Tag Archives: Weight loss

This white powder ain’t for skiing.

I’m going to out myself. The other day I received a package from UPS. There was a powder inside. White powder. I have a problem.

But let us go back in time, to when the problem began. I was a relatively healthy kid, no stick, but not fat by any means. In high school, I officially spent some time as “skinny.” As in skinny enough to get some attention for being “skinny.” It’s like a drug. The attention makes you high. And I got that way because two of my friends threw themselves equally into exercising obsessively along with me. In retrospect, I think I may have qualified as an exercise bulimic because every time I ate something I felt the compulsion to jump, dance, or run around to burn it off immediately. It was a pretty impressive weight loss considering one of the girls in the trio was something of a compulsive liar, and apparently a saboteur as I discovered sometime later in a shop on Buford Highway. My beloved, and as she claimed, low fat, low cal Indian cookies she always had on hand for me at her house were quite the opposite. But how was I to know? It’s not like I could read the label.

But eventually I got bored, hungry and spent more time with other friends, so the exercising waned, I put on a little weight, but not too much and all was fine for my senior year. Then I went to college. Forget the image of the starving student surviving on ramen. I had the meal plan! All you can eat, all day long. And here I was, with more freedom, booze and food than I knew what to do with. (disclaimer: The University of Georgia did not provide booze in the dining halls. Mean students who peer pressured me into drinking 😛 did) I love the pictures we snapped of ourselves that first semester at 11:00 at night as we got ready to hit downtown Athens, mostly because those are the only ones I look good in. Because then I gained the freshman 15. Three times.

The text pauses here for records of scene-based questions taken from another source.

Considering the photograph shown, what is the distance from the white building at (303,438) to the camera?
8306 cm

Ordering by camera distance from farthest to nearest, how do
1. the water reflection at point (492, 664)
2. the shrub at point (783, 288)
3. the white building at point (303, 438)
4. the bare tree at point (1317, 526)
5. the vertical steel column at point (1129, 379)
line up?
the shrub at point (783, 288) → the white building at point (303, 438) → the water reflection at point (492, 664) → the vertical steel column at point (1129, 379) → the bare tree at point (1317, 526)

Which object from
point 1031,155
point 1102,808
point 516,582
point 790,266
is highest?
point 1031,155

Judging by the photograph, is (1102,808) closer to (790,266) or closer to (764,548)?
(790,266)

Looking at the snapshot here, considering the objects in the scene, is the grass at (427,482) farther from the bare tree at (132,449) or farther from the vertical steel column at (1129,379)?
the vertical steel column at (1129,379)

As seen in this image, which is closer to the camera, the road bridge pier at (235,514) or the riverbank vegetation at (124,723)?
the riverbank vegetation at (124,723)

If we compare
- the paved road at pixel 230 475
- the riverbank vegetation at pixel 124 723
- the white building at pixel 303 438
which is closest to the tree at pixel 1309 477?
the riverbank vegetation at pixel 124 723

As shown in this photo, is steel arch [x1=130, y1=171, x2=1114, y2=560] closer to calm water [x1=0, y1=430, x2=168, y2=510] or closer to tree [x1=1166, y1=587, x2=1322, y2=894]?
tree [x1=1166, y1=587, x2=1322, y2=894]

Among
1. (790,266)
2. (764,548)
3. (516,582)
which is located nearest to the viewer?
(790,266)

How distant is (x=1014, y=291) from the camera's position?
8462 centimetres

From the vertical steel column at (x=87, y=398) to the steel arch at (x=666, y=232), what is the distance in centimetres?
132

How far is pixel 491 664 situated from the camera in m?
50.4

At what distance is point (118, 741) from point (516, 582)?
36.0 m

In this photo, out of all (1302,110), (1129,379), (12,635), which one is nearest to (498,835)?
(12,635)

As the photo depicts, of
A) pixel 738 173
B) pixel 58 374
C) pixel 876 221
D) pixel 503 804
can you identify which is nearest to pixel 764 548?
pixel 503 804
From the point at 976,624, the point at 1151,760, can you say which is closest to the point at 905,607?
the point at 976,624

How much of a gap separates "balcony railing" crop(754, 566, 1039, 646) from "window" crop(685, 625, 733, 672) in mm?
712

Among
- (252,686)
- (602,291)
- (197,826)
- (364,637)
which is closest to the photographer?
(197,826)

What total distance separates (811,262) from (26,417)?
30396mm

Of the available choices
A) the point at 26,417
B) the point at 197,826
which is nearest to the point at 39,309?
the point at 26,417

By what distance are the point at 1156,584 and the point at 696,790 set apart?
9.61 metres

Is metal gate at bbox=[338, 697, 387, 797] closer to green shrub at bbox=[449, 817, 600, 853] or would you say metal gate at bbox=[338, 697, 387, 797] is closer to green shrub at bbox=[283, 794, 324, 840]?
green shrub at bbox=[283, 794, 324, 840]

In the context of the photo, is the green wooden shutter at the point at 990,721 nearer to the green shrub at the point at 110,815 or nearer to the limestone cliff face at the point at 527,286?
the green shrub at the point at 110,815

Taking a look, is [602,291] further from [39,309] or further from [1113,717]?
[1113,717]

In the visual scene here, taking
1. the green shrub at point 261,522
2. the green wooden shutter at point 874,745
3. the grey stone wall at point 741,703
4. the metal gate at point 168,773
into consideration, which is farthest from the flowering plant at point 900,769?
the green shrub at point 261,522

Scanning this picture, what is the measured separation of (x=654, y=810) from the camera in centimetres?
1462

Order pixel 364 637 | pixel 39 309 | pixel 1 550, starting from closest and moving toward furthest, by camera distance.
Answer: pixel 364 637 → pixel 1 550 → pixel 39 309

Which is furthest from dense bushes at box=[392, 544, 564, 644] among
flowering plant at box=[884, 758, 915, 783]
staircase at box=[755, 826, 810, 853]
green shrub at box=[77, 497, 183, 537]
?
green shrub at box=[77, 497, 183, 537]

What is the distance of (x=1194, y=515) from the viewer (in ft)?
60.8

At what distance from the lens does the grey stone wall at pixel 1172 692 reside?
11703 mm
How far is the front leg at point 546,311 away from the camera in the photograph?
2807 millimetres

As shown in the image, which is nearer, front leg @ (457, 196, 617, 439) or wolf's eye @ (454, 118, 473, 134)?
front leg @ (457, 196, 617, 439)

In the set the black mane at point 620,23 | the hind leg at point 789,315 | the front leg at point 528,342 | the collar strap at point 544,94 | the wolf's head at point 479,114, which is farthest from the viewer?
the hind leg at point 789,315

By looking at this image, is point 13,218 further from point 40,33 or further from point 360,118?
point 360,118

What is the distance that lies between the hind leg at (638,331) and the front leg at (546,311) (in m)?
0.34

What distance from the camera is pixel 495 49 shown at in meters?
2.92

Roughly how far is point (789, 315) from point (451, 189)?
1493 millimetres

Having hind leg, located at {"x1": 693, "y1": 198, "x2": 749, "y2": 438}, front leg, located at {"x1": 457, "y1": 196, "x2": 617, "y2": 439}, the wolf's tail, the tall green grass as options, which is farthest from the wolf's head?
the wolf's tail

After graduation, I used my journalism degree to obtain a high ranking position at Barnes & Noble (see cashier, bookseller). The inability to find a full time job left me with lots of time to exercise again and so I began shedding my college souvenir weight. After about a year of being shocked at how stupid customers in a book store could be (I stupidly assumed we’d get a better clientele than Wal-Mart), I decided I was tired of hearing people whine about how we charged tax on newspapers and that this latte surely wasn’t decaf, so I took a teaching job in Daegu, Korea. I worked out here:

No, seriously. I walked into that building and paid them money with no expectation of being murdered. The movie Hostel hadn’t been released yet. I was innocent to the ways of the world. So despite a lifestyle of being surrounded by countless peers in their 20s who had expendable income to burn on food and drink. And drink. And drink. I did manage to keep from porking up.

I left Korea to face reality…oh, wait. No I didn’t. I went to Spain for two months and took Spanish immersion classes, as I had many Korean won to spend.  This is where I started to mildly derail again. Fortunately, being in Europe entails lots of walking, which helped me somewhat fight the effects of Spanish hot chocolate. If you aren’t familiar, hot chocolate there has a consistency of cake batter. It’s thick and amazing. I want to get all Augustus Gloop around it and shove myself into the mug. I’m pretty sure I started to put a couple pounds on again.

The real trouble started when I went home. I started my master’s degree in education and also worked at Starbucks. We’ve already established that higher education makes me fat. Now I also had (unofficial) access to all the mochas I could ever want. I swear I had put on 20 pounds within three months of starting work there. And for those of you who order sugar-free syrup and fat-free milk but keep the whipped cream, well we laugh at you. Starbucks isn’t using Reddi-whip. The whipped cream alone will have Jerry Springer knocking your wall down before you know it. FYI: It’s made with heavy cream.

And so, by the time I began my student teaching I had once again gained a significant amount of weight. As I started my career, I once again began to hit the gym regularly and shed pounds. And I did great. I maintained. I ate well. I discovered that truly the best way to take weight off and keep it off is to make it about eating well and nutrition, not just weight loss. It was the best I ever felt as far as my weight goes. But then I met my now husband, and we ladies know how that often goes. Why go to the gym when you can go out to dinner. And so weight crept on again. This time I decided to reign it in before it got to hideously out of control, and began to lose weight. After some time I decided what better way to lose weight than getting pregnant? Sigh. I love my baby, but not this tummy. And that bring us to the present. I’m nearly 8 months from having Connor and I’ve been at a plateau with the leftover baby weight for about five of those months. I can squeeze into one pair of jeans, and I own about eight. I’m sick of wearing the same flowy shirts over and over. Even though I don’t believe in it, even though I’ve said there is no point in losing weight in a manner you can’t maintain, even though we bought an elliptical and stationary bike, I’m so flipping frustrated that I’ve decided to try the white powder.

Meal replacement shakes. Be afraid. Be very afraid. I like the art of chewing. This could get ugly.